No nos proponemos exponer al presente en detalle y de una manera completa todas 
las diferencias que separan en realidad los dos puntos de vista iniciático y místico, 
ya que solo eso requeriría todo un volumen; nuestra intención es sobre todo insistir 
aquí sobre la diferencia en virtud de la cual la iniciación, en su proceso mismo, 
presenta caracteres completamente diferentes de los del misticismo, hasta incluso 
opuestos, lo que basta para mostrar que se trata de dos «vías» no solo distintas, 
sino incompatibles en el sentido que ya hemos precisado.
Lo que se dice más frecuentemente a este respecto, es que el misticismo es «pasivo», 
mientras que la iniciación es «activa»; por lo demás, eso es muy verdadero, a condición 
de determinar bien la acepción en la que debe entenderse esto exactamente.
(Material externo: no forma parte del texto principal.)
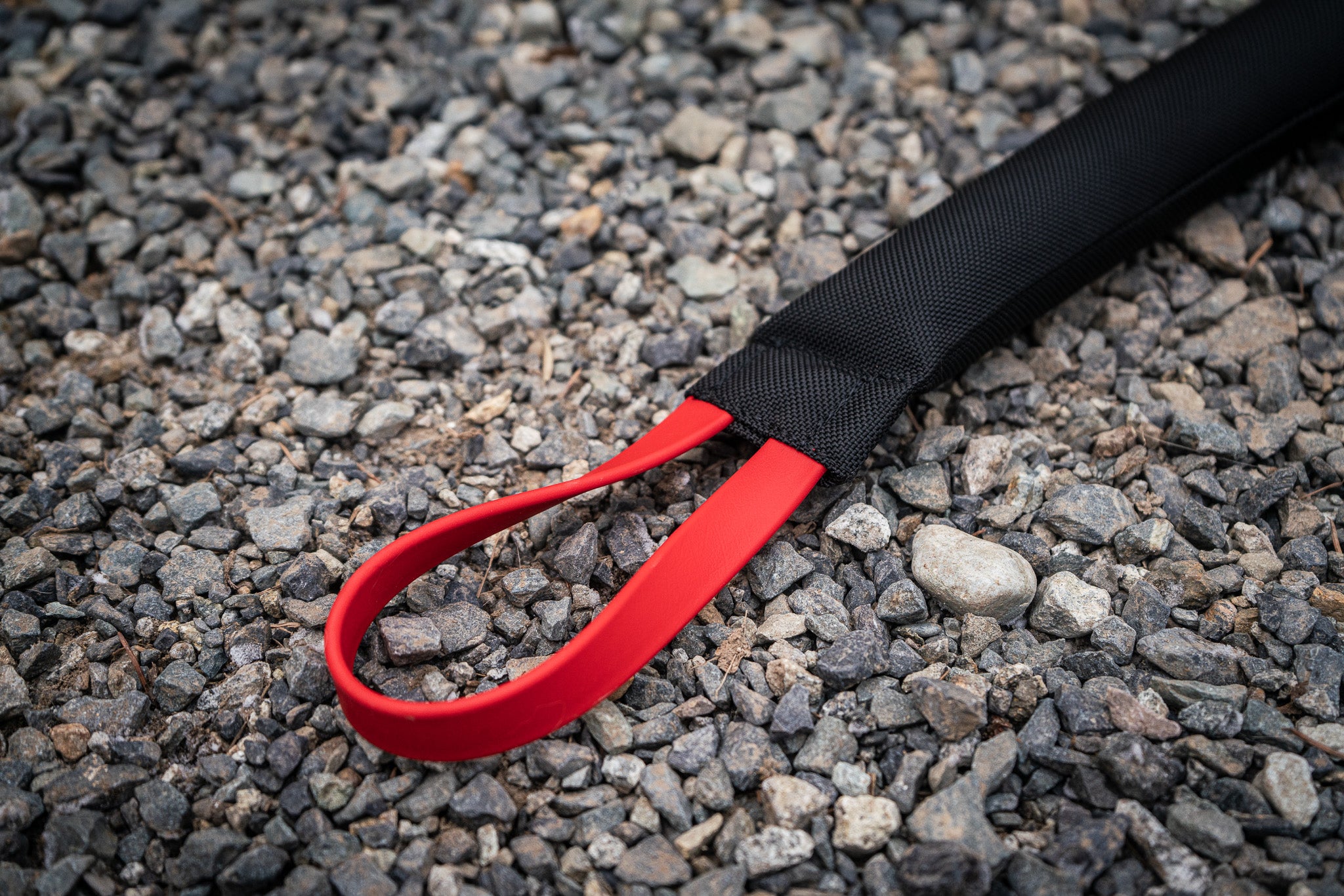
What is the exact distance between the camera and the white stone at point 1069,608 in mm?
1953

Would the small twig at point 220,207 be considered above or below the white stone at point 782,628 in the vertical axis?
above

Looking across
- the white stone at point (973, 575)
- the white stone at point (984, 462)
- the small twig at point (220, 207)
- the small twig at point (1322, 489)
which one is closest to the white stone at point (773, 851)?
the white stone at point (973, 575)

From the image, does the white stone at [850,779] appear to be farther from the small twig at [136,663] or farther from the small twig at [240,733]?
the small twig at [136,663]

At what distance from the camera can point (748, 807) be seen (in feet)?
5.80

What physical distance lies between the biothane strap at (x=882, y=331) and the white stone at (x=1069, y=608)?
50 cm

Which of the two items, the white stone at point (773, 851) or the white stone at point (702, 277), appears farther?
the white stone at point (702, 277)

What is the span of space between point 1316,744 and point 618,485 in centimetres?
151

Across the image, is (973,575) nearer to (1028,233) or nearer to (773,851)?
(773,851)

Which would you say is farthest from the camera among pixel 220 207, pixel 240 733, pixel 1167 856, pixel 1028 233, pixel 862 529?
pixel 220 207

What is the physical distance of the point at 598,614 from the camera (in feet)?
6.30

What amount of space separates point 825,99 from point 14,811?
2896mm

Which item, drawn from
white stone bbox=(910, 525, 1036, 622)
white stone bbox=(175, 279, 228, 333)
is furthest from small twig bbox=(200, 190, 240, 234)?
white stone bbox=(910, 525, 1036, 622)

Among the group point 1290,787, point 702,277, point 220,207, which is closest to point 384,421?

Eso significa sobre todo que, en el caso del misticismo, el individuo se limita 
a recibir simplemente lo que se presenta a él, y tal como se presenta, sin que él 
mismo cuente en eso para nada; y, digámoslo de inmediato, es en eso donde reside 
para él el peligro principal, por el hecho de que está «abierto» así a todas las 
influencias, de cualquier orden que sean, y de que además, en general y salvo raras 
excepciones, no tiene la preparación doctrinal que sería necesaria para permitirle 
establecer entre ellas una discriminación cualquiera.
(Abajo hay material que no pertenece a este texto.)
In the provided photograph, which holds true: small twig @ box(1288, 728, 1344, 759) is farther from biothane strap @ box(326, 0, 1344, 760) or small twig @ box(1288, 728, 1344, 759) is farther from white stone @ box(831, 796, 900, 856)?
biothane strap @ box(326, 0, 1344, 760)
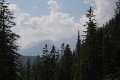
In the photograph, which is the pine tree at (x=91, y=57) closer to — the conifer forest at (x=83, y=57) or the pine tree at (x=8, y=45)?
the conifer forest at (x=83, y=57)

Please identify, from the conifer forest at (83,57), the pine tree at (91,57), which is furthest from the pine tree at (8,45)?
the pine tree at (91,57)

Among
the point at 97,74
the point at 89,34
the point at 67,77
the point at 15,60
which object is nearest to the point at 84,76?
the point at 97,74

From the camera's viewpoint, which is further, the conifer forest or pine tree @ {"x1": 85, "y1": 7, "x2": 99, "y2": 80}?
pine tree @ {"x1": 85, "y1": 7, "x2": 99, "y2": 80}

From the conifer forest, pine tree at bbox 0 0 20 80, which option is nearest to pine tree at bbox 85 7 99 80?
the conifer forest

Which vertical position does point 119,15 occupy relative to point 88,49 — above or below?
above

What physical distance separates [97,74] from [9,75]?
25.2 meters

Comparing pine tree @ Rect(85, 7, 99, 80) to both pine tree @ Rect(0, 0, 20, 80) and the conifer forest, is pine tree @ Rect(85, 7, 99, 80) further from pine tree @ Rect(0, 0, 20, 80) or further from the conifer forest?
pine tree @ Rect(0, 0, 20, 80)

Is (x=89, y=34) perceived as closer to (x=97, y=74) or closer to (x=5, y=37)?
(x=97, y=74)

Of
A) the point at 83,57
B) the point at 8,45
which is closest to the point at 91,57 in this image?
the point at 83,57

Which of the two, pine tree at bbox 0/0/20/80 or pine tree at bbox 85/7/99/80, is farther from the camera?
pine tree at bbox 85/7/99/80

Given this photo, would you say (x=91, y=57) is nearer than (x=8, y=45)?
No

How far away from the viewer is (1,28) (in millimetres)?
34406

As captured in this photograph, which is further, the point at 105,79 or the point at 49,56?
the point at 49,56

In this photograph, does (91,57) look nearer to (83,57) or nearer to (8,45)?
(83,57)
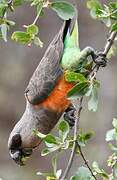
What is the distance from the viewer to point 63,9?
258 centimetres

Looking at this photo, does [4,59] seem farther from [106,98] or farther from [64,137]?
[64,137]

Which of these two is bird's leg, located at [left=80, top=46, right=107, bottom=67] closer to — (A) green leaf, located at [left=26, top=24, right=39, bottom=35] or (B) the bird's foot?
(A) green leaf, located at [left=26, top=24, right=39, bottom=35]

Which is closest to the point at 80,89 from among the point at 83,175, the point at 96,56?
the point at 83,175

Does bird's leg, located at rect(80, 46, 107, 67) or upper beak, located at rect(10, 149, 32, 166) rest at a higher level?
bird's leg, located at rect(80, 46, 107, 67)

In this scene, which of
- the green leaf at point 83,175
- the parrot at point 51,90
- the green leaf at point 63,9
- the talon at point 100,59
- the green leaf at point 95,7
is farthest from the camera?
the parrot at point 51,90

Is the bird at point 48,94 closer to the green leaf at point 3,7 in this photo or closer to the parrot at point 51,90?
the parrot at point 51,90

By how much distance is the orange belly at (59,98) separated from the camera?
335 cm

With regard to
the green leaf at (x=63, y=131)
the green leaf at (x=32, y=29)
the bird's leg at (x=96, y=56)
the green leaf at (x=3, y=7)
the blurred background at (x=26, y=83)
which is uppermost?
the green leaf at (x=3, y=7)

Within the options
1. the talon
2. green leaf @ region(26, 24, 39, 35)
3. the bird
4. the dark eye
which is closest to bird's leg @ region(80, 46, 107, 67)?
the talon

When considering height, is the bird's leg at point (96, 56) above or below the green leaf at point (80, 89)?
above

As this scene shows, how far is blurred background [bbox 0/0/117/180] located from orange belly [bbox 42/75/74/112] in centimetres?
360

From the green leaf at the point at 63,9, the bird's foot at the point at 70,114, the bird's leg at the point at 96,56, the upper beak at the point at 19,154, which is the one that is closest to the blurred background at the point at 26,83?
the upper beak at the point at 19,154

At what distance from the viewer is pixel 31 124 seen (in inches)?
142

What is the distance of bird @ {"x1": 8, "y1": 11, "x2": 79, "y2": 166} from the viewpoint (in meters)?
3.31
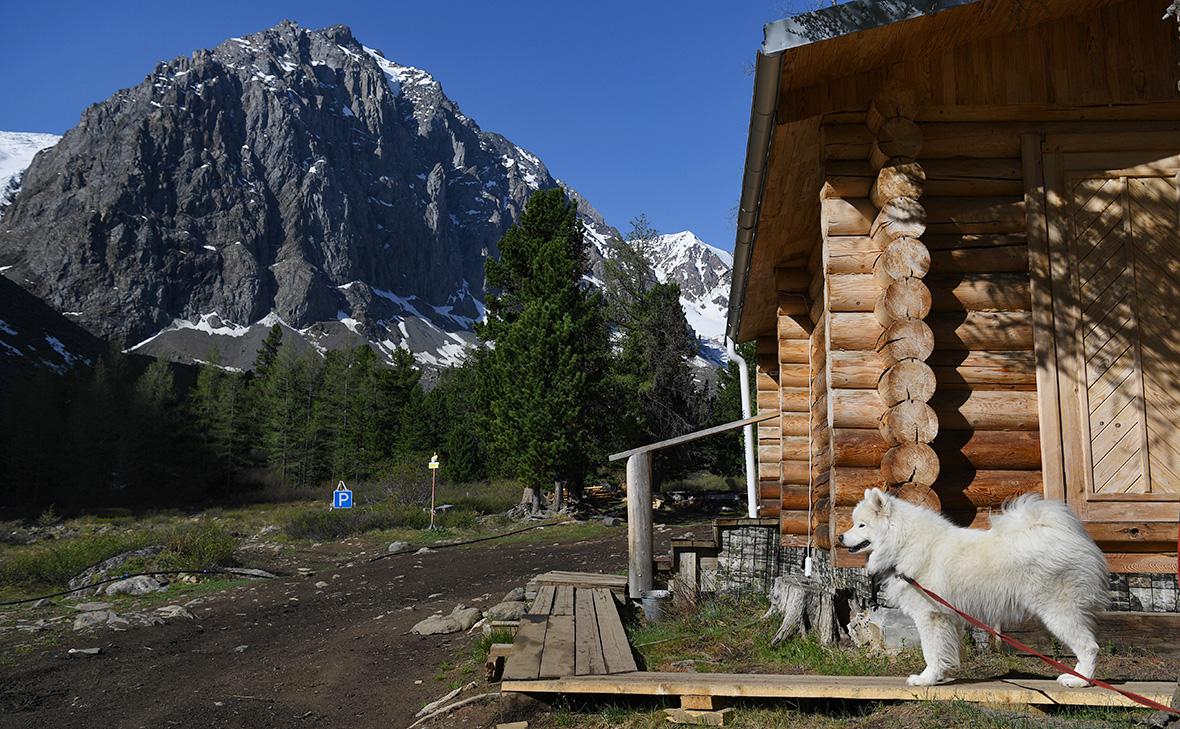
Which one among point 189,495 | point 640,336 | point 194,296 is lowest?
point 189,495

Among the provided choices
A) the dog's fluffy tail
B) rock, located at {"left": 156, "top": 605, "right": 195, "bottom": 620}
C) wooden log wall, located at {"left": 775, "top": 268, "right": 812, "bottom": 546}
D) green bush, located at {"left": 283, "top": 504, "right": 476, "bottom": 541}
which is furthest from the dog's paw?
green bush, located at {"left": 283, "top": 504, "right": 476, "bottom": 541}

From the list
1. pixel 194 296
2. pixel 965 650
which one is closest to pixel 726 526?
pixel 965 650

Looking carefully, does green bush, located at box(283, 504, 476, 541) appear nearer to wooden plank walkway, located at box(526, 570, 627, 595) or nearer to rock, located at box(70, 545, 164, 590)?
rock, located at box(70, 545, 164, 590)

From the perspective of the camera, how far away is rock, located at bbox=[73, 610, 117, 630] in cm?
1137

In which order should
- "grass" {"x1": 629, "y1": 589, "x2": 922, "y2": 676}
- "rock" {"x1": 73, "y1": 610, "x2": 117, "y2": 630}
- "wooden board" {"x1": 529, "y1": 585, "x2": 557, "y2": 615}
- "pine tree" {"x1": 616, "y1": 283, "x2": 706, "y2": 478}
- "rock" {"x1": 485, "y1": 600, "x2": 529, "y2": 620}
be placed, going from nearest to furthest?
"grass" {"x1": 629, "y1": 589, "x2": 922, "y2": 676}, "wooden board" {"x1": 529, "y1": 585, "x2": 557, "y2": 615}, "rock" {"x1": 485, "y1": 600, "x2": 529, "y2": 620}, "rock" {"x1": 73, "y1": 610, "x2": 117, "y2": 630}, "pine tree" {"x1": 616, "y1": 283, "x2": 706, "y2": 478}

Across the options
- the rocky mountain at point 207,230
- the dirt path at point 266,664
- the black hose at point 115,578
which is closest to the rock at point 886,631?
the dirt path at point 266,664

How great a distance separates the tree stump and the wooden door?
201 cm

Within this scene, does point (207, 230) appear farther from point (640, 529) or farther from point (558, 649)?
point (558, 649)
En el caso de la iniciación, al contrario, es al individuo a quien pertenece la 
iniciativa de una «realización» que perseguirá metódicamente, bajo un control riguroso 
e incesante, y que deberá llevarle normalmente a rebasar las posibilidades mismas 
del individuo como tal; es indispensable agregar que esta iniciativa no es suficiente, 
ya que es bien evidente que el individuo no podría rebasarse a sí mismo por sus 
propios medios, pero, y es esto lo que nos importa por el momento, es esa iniciativa 
la que constituye obligatoriamente el punto de partida de toda «realización» para 
el iniciado, mientras que el místico no tiene ninguna, ni siquiera para cosas que 
no van en modo alguno más allá del dominio de las posibilidades individuales.
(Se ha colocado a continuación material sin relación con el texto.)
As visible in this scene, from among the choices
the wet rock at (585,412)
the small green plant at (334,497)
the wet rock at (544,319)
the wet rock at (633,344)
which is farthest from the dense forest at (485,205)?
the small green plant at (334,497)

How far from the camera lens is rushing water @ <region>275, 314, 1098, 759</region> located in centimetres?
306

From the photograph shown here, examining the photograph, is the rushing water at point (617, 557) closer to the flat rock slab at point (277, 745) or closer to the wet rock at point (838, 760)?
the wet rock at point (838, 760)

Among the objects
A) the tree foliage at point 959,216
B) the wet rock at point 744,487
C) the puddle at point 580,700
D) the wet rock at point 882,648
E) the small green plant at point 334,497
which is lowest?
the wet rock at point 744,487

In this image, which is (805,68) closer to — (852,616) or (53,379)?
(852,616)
Esta distinción puede parecer ya bastante clara, puesto que muestra bien que no 
se podrían seguir a la vez las dos vías iniciática y mística, pero, no obstante, 
ella sola no podría bastar; podríamos decir incluso que no responde todavía más 
que al aspecto más «exotérico» de la cuestión, y, en todo caso, es demasiado incompleta 
en lo que concierne a la iniciación, de la que está muy lejos de incluir todas las 
condiciones necesarias; pero, antes de abordar el estudio de esas condiciones, todavía 
nos quedan que disipar algunas confusiones.